§ EXERCISE OBJECTIVE
According to the book review, how many years has Bernadette Perkal spent living close to the Tawakin Reserve?
::: SUPPLIED TEXT :::
Home > PRISM Online > The Heaviness of Stories Untold: A Review of “The Heaviness of Things that Float” by Jennifer Manuel

Review by Anjalika Samarasekera

The Heaviness of Things that Float
by Jennifer Manuel
Douglas & McIntyre, 2016
The cover of Jennifer Manuel’s debut novel, The Heaviness of Things that Float, depicts two seashells attempting a yin yang configuration. The shells do not touch and the gap, shaped like an hourglass, represents the forty years the novel’s protagonist, Bernadette Perkal, has spent living close to the Tawakin Reserve, a fictional place situated off the northern tip of Vancouver Island where “giant kelp bed(s) swimming with otters and . . . ridges of rocks where seals sometimes scrambled away from killer whales” are the norm. (48) Bernadette, nurse and sole occupant of a lonely medical outpost across the water from Tawakin’s twenty-five or so beaten and rotting houses, cares deeply for the families on the reserve, but she fears that as a white person, a mamulthni, she will never really belong. Only weeks from retirement, she is unsettled by what will become of her with no family of her own.

The first person account of Bernadette Perkal may be a work of fiction, but the story is drawn from Manuel’s experiences as a treaty archivist and schoolteacher on the lands of the Ktunaxa, Tahltan and Nuu-chah-nulth peoples. Manuel is aware of the difficulty of depicting the Tawakin people in a way that does not inadvertently reinforce negative stereotypes about Aboriginal communities and gives Bernadette insight into the limited nature of her own narrative. While taking the nurse who will replace her after she retires on a tour of the reserve, Bernadette observed: “It was not easy to tell these stories. So much sadness was bound up in their lives, yet their lives were so much more than just their sorrows. How should the reserve be explained to an outsider? I didn’t want to turn each home into a simple tale or reduce each family to a single tragedy. At the same time, I didn’t want to ignore the realities.” (186)

The question is whether it is enough to acknowledge the difficulty of telling another’s story or whether it is better to avoid reinforcing stereotypes altogether given that “the realities” in this case have been told most often by white outsiders and not by the communities themselves. As the Nigerian novelist, Chimamanda Ngozi Adichie, said in her TED Talk, “The danger of a single story”: “The consequences of the single story is this: It robs people of dignity. It makes our recognition of our equal humanity difficult. It emphasizes how we are different rather than how we are similar.” (July 2009)

Manuel’s Bernadette makes the opposite mistake: she sees herself as similar to the Tawakin people, blinding her to their differences. When Chase Charlie, a Tawakin man Bernadette loves like a son, goes missing after he leaves the water-locked reserve one afternoon in his trawler, Bernadette’s love for Chase and her conviction that she knows him better than anyone else, convinces her that Chase simply took to the water for some time alone. Privilege, in Bernadette’s case, is blindness: a failure to appreciate the impact of colonialism on Chase’s mental health and his hope for the future.
::: EXCERPTED DATA :::
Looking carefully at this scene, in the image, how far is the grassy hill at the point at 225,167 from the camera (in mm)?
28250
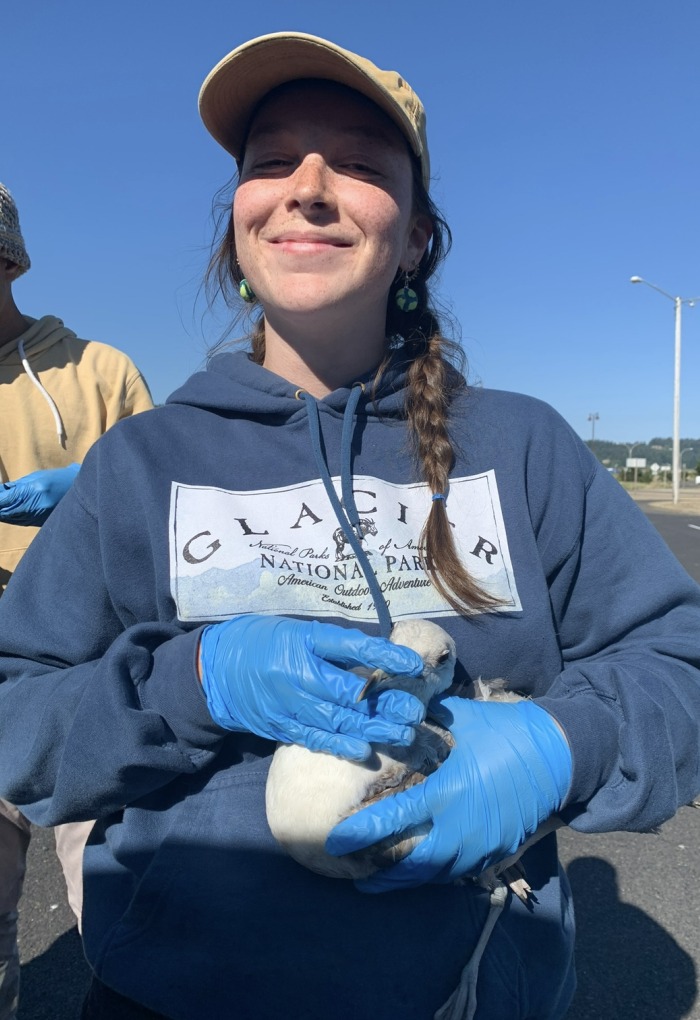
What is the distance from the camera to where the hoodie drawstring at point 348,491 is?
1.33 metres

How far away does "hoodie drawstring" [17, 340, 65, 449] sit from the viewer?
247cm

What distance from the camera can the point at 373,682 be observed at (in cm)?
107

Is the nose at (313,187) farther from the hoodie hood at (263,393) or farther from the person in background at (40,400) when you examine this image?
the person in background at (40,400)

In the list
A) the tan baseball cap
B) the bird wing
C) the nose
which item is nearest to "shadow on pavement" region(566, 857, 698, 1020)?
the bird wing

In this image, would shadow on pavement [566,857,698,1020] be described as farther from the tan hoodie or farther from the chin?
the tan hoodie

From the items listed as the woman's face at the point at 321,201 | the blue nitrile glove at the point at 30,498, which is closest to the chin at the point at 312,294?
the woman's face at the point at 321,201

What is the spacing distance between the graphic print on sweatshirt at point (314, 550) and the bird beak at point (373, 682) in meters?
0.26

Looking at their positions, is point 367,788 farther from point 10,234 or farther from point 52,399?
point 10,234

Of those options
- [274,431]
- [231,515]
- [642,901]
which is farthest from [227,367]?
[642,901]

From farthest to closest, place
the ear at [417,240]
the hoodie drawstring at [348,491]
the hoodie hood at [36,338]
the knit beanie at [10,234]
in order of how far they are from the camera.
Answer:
:::
§ EXERCISE SOLUTION
Forty years.